Archive | 30 juin 2009

Tout savoir sur les grands prédateurs en Isère

Le département de l’Isère accueille deux espèces de grands carnivores, le loup et le lynx, espèces protégées par la convention de Berne du 19 septembre 1979 relative à la conservation de la vie sauvage et du milieu naturel de l’Europe et par la directive européenne dite Habitat du 21 mai 1992 relative à la conservation des habitats naturels ainsi que de la flore et de la faune sauvages.

La présence du lynx a été affirmée en Chartreuse au cours de l’hiver 1989-90. Le retour du loup a quant à lui été mis en évidence au cours de l’été 1998 dans le département de l’Isère, d’abord dans les massifs de Belledonne et du Vercors puis celui du Taillefer. Il s’accompagne depuis 2004 d’un plan d’action national.
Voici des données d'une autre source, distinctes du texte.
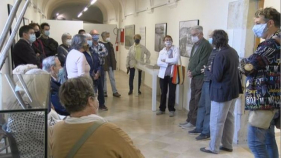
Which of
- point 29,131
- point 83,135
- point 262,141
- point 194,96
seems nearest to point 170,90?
point 194,96

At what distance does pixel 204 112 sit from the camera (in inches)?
164

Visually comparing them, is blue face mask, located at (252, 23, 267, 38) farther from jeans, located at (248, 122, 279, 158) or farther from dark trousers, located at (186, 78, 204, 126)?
dark trousers, located at (186, 78, 204, 126)

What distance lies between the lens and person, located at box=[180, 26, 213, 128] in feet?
13.9

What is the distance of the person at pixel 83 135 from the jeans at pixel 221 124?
2009 millimetres

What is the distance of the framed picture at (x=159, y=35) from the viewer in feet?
23.6

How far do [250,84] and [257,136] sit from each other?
42 centimetres

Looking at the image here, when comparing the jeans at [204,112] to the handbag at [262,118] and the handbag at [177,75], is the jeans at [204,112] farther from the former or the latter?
the handbag at [262,118]

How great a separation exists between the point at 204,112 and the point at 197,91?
0.39m

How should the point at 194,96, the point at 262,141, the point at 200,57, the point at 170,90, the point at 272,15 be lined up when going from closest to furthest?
the point at 272,15 → the point at 262,141 → the point at 200,57 → the point at 194,96 → the point at 170,90

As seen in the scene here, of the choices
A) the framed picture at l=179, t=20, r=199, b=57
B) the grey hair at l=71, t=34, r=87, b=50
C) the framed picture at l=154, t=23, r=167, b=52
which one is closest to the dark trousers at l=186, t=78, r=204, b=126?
the framed picture at l=179, t=20, r=199, b=57

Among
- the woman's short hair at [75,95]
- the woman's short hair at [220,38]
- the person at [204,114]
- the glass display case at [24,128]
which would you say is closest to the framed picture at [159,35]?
the person at [204,114]

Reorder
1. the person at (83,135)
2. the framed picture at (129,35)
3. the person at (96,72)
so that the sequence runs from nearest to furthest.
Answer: the person at (83,135) < the person at (96,72) < the framed picture at (129,35)

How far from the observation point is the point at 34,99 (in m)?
1.41

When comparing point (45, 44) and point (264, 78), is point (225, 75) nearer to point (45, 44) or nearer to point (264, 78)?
point (264, 78)
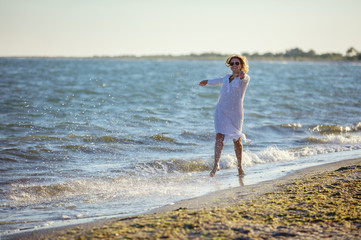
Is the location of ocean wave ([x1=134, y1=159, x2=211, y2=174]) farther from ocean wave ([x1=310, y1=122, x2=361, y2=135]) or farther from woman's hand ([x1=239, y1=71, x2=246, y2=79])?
ocean wave ([x1=310, y1=122, x2=361, y2=135])

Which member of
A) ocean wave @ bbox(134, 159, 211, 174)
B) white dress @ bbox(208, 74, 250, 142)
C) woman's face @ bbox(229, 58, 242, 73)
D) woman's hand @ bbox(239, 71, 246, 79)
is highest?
woman's face @ bbox(229, 58, 242, 73)

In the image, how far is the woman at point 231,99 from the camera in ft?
21.4

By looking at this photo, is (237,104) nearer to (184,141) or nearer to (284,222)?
(284,222)

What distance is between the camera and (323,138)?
12016 millimetres

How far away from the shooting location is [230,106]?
663 cm

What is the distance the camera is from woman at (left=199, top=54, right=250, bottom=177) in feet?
21.4

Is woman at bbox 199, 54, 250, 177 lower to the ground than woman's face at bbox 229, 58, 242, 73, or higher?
lower

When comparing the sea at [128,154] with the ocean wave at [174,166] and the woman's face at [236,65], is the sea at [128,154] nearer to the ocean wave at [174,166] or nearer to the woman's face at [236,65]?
the ocean wave at [174,166]

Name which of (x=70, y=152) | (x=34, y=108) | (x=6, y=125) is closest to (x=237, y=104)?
(x=70, y=152)

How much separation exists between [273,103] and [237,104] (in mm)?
15347

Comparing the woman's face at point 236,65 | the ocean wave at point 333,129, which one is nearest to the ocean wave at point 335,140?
the ocean wave at point 333,129

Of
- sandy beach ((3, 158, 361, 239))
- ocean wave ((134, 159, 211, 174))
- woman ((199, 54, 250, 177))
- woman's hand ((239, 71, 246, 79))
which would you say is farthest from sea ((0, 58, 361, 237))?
woman's hand ((239, 71, 246, 79))

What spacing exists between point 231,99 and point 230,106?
11 cm

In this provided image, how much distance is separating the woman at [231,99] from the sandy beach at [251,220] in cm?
147
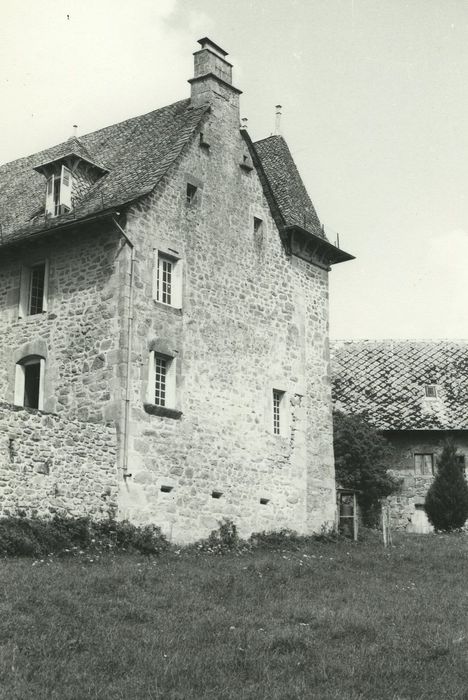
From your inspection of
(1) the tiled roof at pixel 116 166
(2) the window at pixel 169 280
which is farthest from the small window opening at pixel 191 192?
(2) the window at pixel 169 280

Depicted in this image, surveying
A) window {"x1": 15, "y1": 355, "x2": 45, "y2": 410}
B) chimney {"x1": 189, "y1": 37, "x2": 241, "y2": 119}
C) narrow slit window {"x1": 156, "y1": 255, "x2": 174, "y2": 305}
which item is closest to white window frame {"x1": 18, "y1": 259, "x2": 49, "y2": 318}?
window {"x1": 15, "y1": 355, "x2": 45, "y2": 410}

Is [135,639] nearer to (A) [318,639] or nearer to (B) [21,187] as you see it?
(A) [318,639]

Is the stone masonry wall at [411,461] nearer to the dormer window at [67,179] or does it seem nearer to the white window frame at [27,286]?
the dormer window at [67,179]

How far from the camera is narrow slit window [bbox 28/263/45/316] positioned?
22812 millimetres

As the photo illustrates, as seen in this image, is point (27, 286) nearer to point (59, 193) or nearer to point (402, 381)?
point (59, 193)

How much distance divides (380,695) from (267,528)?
46.2ft

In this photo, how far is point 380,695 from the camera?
9.64m

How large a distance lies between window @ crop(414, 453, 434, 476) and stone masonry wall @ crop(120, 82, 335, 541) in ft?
34.2

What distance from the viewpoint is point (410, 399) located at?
121 ft

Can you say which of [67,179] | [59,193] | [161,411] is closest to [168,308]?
[161,411]

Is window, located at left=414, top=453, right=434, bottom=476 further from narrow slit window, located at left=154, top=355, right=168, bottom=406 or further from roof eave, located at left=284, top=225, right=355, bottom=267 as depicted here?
narrow slit window, located at left=154, top=355, right=168, bottom=406

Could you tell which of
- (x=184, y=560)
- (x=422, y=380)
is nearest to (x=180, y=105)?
(x=184, y=560)

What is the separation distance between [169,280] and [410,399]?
17545 mm

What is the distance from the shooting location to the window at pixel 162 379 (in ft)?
69.0
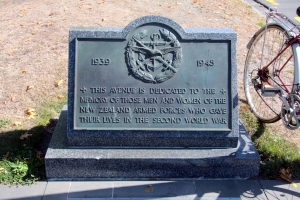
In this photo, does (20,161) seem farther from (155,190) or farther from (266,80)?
(266,80)

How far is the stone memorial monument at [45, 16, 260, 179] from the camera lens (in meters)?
3.87

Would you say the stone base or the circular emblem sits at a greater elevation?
the circular emblem

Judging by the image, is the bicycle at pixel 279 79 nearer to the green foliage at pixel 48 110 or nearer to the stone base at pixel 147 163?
the stone base at pixel 147 163

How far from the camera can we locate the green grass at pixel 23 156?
12.8 feet

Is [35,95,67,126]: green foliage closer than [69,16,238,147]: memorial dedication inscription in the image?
No

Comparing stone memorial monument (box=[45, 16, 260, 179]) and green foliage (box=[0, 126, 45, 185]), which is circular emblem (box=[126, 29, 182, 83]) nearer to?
stone memorial monument (box=[45, 16, 260, 179])

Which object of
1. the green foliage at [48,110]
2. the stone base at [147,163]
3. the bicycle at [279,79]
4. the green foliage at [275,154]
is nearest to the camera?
the stone base at [147,163]

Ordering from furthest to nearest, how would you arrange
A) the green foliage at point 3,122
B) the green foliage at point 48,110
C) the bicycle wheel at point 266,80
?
the green foliage at point 48,110 < the green foliage at point 3,122 < the bicycle wheel at point 266,80

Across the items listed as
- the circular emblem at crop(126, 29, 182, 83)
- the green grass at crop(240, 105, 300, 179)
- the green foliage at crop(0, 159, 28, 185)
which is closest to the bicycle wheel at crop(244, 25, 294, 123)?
the green grass at crop(240, 105, 300, 179)

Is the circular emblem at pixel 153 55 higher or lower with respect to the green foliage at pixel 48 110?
higher

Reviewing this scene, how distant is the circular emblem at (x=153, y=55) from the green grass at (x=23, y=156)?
1.47 meters

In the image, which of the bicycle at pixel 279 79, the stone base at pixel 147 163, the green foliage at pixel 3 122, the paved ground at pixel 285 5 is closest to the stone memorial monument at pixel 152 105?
the stone base at pixel 147 163

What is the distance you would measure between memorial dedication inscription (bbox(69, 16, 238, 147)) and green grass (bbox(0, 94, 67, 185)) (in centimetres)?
63

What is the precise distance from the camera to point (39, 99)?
5.36m
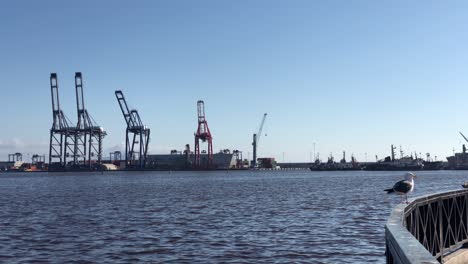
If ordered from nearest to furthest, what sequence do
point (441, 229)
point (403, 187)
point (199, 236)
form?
1. point (441, 229)
2. point (403, 187)
3. point (199, 236)

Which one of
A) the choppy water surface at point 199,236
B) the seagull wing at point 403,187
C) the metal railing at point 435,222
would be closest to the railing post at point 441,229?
the metal railing at point 435,222

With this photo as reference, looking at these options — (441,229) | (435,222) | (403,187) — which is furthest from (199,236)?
(435,222)

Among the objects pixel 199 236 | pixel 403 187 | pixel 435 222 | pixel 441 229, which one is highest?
pixel 403 187

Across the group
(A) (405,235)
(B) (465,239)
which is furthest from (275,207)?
(A) (405,235)

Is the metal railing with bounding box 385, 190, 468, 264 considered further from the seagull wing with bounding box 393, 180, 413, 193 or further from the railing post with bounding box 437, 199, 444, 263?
the seagull wing with bounding box 393, 180, 413, 193

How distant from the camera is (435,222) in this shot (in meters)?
12.7

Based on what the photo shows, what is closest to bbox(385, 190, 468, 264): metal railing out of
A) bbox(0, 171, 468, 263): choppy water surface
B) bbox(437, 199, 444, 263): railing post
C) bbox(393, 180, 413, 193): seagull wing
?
bbox(437, 199, 444, 263): railing post

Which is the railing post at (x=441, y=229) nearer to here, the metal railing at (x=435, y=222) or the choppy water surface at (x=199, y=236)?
the metal railing at (x=435, y=222)

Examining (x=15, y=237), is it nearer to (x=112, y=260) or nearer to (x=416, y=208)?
(x=112, y=260)

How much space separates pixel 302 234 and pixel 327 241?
2.14 metres

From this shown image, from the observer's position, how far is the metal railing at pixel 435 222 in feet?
28.4

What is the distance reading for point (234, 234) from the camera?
22.7 m

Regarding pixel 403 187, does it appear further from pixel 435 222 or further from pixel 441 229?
pixel 435 222

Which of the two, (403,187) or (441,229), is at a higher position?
(403,187)
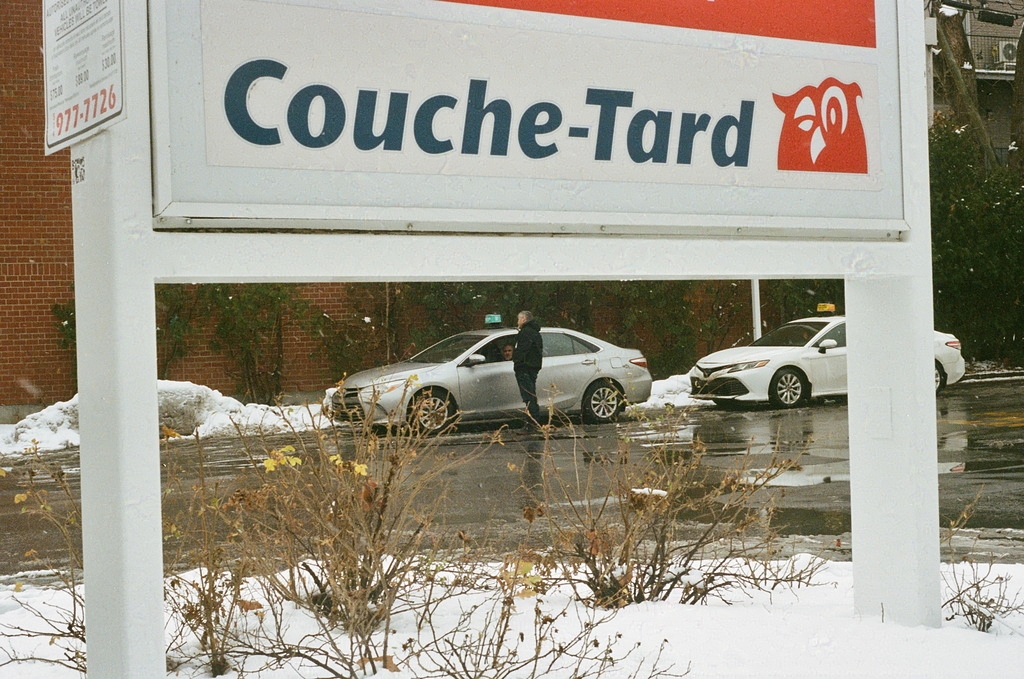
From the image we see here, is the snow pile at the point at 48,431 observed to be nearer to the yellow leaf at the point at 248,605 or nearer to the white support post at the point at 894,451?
the yellow leaf at the point at 248,605

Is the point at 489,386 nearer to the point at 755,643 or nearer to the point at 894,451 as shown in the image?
the point at 894,451

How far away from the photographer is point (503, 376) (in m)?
15.4

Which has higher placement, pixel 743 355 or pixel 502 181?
pixel 502 181

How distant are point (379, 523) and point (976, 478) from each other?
24.4ft

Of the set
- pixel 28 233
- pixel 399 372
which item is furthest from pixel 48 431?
pixel 399 372

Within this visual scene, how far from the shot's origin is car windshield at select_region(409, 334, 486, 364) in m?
15.5

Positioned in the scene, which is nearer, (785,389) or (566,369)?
(566,369)

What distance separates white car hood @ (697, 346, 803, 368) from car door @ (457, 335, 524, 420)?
374cm

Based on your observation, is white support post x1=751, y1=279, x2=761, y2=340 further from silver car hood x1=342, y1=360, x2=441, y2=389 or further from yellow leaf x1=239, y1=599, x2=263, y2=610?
yellow leaf x1=239, y1=599, x2=263, y2=610

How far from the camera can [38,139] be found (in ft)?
59.5

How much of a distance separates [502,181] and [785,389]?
14.1 metres

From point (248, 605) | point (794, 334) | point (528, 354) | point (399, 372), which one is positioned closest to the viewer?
point (248, 605)

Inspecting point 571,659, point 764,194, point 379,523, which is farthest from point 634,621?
point 764,194

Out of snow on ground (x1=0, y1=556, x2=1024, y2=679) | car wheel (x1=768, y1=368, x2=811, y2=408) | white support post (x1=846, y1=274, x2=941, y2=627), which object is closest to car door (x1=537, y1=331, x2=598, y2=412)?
car wheel (x1=768, y1=368, x2=811, y2=408)
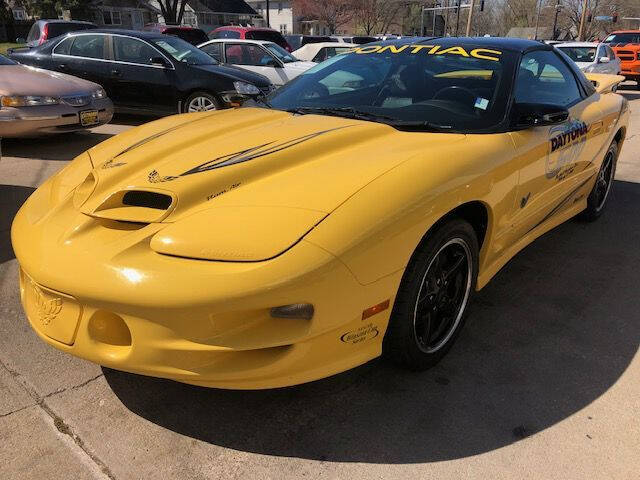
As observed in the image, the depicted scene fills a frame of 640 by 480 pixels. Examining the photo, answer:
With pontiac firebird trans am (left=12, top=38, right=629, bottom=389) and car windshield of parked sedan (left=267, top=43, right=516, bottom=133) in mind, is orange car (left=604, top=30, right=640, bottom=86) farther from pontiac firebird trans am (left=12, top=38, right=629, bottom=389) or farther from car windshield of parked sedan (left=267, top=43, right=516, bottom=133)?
pontiac firebird trans am (left=12, top=38, right=629, bottom=389)

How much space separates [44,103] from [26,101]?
0.19 meters

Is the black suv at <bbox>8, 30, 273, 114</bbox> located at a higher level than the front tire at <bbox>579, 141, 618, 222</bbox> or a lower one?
higher

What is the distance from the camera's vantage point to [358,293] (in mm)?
1934

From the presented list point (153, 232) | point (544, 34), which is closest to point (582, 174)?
point (153, 232)

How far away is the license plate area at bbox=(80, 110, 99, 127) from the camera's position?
6.70 meters

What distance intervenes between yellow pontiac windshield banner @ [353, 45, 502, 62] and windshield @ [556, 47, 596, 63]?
13347 millimetres

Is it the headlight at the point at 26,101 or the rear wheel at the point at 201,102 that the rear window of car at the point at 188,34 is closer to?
the rear wheel at the point at 201,102

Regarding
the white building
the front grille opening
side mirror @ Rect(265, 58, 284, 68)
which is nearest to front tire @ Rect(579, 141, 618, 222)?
the front grille opening

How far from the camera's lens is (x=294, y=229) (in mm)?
1869

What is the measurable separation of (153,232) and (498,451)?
1525 mm

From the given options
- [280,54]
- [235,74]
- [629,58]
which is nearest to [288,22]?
[629,58]

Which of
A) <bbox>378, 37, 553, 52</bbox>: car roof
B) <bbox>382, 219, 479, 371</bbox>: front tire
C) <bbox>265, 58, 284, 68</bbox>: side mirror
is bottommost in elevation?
<bbox>382, 219, 479, 371</bbox>: front tire

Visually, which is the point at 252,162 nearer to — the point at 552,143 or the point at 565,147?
the point at 552,143

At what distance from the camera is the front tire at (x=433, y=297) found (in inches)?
87.2
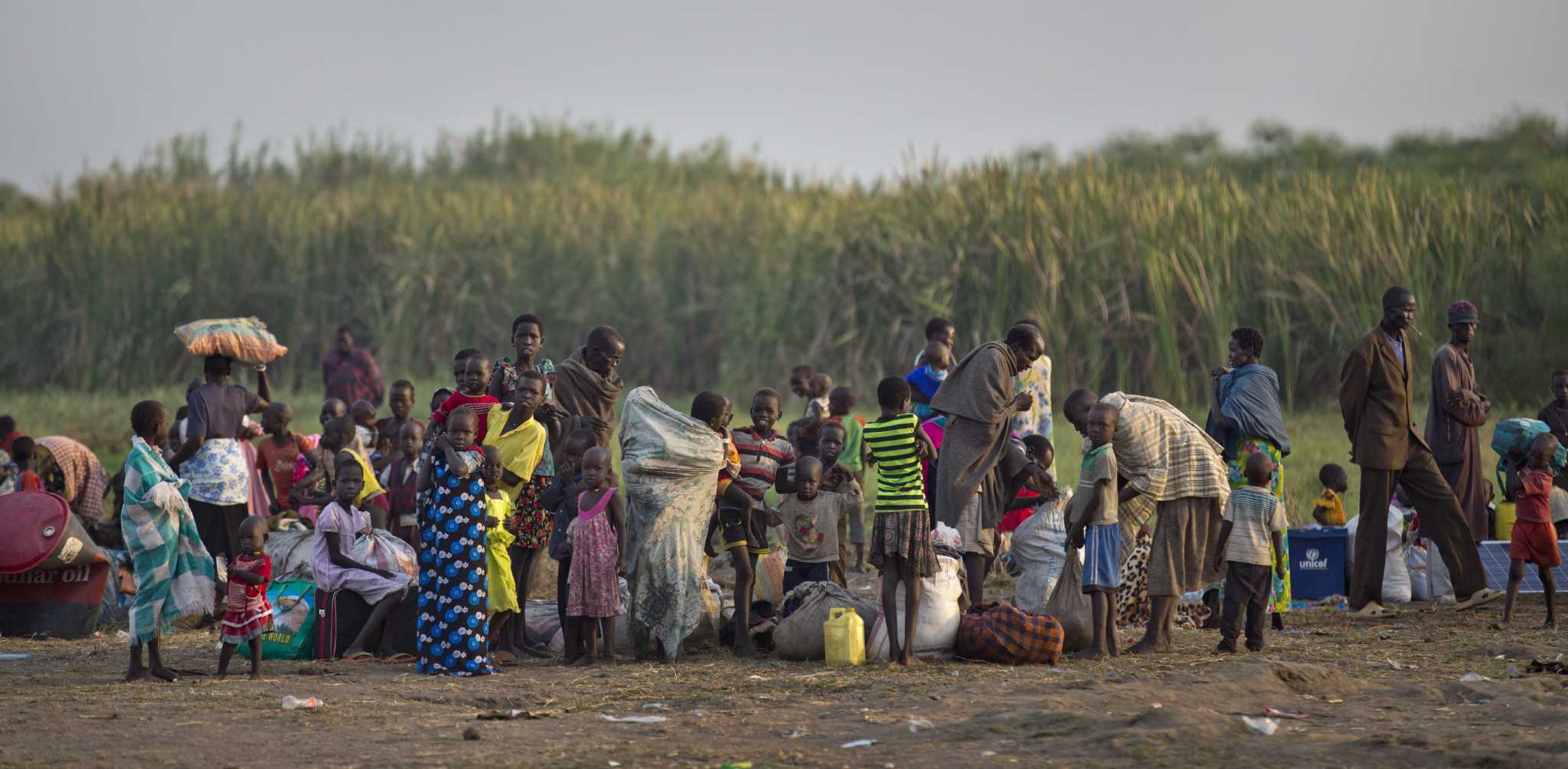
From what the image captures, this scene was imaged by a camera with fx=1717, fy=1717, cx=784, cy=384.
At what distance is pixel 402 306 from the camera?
882 inches

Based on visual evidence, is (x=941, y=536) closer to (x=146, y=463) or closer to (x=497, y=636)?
(x=497, y=636)

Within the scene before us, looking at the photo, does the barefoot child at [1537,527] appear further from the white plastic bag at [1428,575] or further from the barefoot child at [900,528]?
the barefoot child at [900,528]

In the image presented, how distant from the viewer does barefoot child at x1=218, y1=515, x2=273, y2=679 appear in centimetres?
771

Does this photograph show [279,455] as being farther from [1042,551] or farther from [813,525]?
[1042,551]

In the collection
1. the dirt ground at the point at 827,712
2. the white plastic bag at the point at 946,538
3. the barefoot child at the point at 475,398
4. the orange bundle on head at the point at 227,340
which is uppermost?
the orange bundle on head at the point at 227,340

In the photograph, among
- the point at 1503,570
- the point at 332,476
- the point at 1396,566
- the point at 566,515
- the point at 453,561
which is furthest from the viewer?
the point at 332,476

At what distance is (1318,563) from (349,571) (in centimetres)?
591

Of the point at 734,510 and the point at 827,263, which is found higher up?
the point at 827,263

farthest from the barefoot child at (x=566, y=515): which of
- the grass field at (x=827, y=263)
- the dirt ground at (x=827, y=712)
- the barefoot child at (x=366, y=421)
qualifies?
the grass field at (x=827, y=263)

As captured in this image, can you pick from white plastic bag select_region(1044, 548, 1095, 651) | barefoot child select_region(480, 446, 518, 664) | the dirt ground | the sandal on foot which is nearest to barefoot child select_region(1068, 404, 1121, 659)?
white plastic bag select_region(1044, 548, 1095, 651)

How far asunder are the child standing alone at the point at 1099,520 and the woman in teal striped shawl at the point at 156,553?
13.4ft

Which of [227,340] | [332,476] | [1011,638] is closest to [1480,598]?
[1011,638]

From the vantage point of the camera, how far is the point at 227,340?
33.8 feet

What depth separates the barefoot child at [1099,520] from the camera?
8.16 m
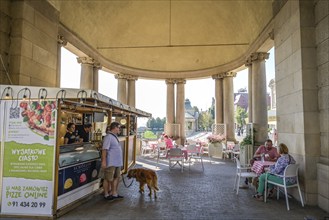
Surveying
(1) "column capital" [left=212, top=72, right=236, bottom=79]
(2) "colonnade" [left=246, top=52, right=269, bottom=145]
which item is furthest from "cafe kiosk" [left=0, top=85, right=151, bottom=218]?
(1) "column capital" [left=212, top=72, right=236, bottom=79]

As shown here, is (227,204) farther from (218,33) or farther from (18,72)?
(218,33)

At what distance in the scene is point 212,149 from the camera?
12.9m

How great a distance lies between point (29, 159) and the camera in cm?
420

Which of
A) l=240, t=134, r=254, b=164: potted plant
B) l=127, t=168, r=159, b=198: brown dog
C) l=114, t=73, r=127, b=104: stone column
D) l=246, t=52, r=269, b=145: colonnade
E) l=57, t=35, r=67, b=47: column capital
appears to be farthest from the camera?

Ce plan fait le point sur la situation biologique de l’espèce, sur les interactions avec le pastoralisme, la chasse et le tourisme et fixe les objectifs consistant en particulier d’une part à réduire l’impact du prédateur en accompagnant les éleveurs, d’autre part à gérer les populations et assurer le suivi biologique.

Réseau de suivi

Dans chaque département, des correspondants issus de divers milieux professionnels ou associatifs ont été formés à la reconnaissance des indices de présence des deux espèces. La récolte de ces informations est indispensable pour mieux appréhender la situation et apporter une aide aux éleveurs.

Votre témoignage nous intéresse. Contactez-nous au 04 76 33 45 81 en laissant éventuellement vos coordonnées sur le répondeur afin que l’on puisse vous rappeler.

Pour en savoir plus sur le suivi, cliquer sur loup ou lynx.

Protection des troupeaux

Un dispositif d’aide à la protection des troupeaux financé par l’Etat et l’Europe (mesure 323 C du Plan de Développement Rural Hexagonal) permet de prendre en charge une partie des dépenses relatives au gardiennage renforcé, au regroupement nocturne des troupeaux et à l’utilisation de chiens de protection.

Tous les éleveurs ovins ou caprins possédant au moins 50 animaux dans le cas général et les faisant pâturer plus d’un mois en zone d’éligibilité de la mesure (cercles 1 et 2 – voir la carte), peuvent avoir accès à cette aide qui se décline par catégorie de taille du troupeau.

Contact : Jérôme PATROUILLER – 04 76 33 45 72.

Constats de dommages

Un éleveur victime d’une attaque sur son cheptel peut demander une expertise par un agent assermenté.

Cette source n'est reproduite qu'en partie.